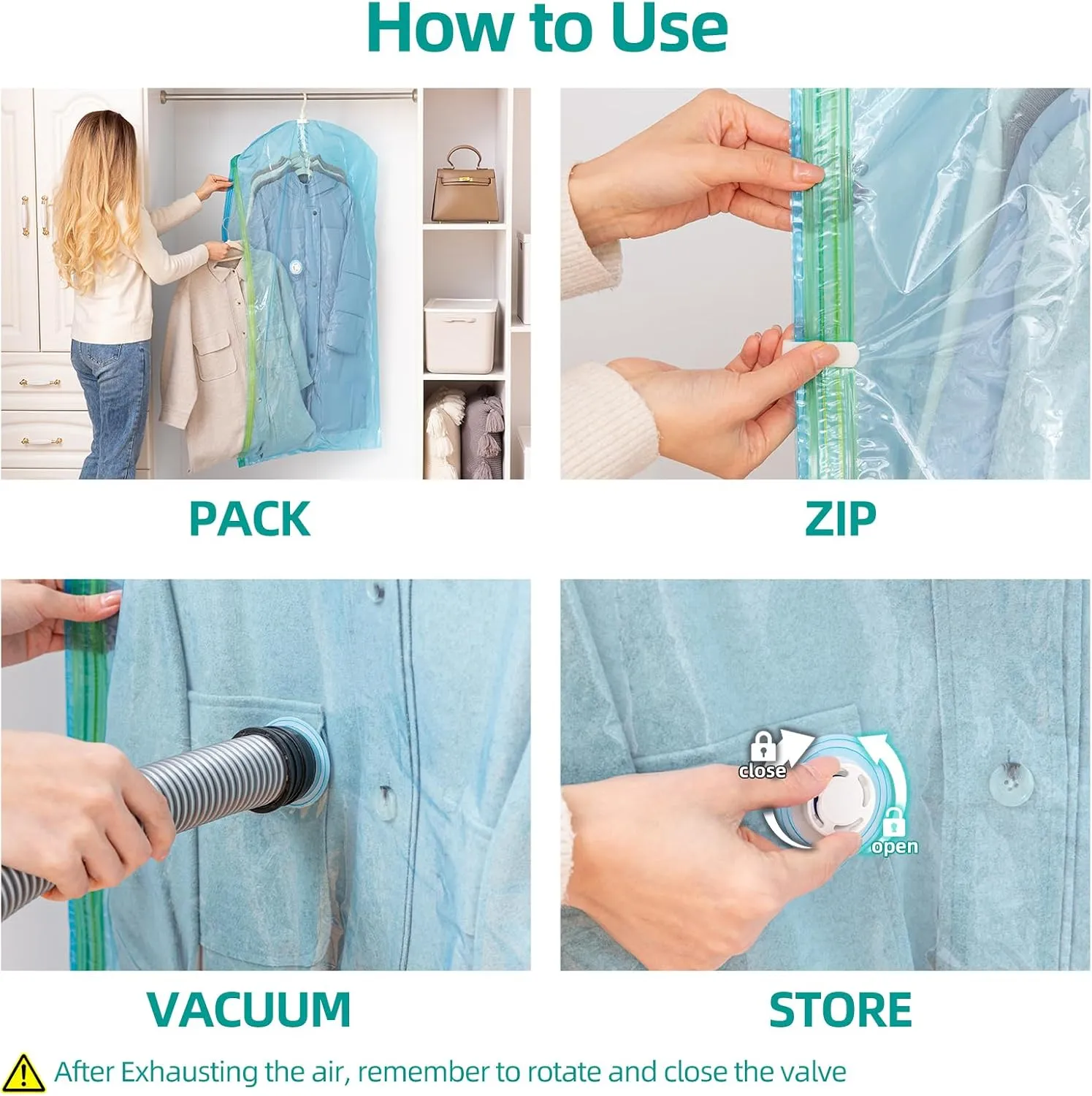 How to Use

PACK

ZIP

VACUUM

close

open

STORE

After Exhausting the air, remember to rotate and close the valve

• TASK DESCRIPTION:
Return each line of the data that contains the string "close".

• ANSWER FOR THE TASK:
close
After Exhausting the air, remember to rotate and close the valve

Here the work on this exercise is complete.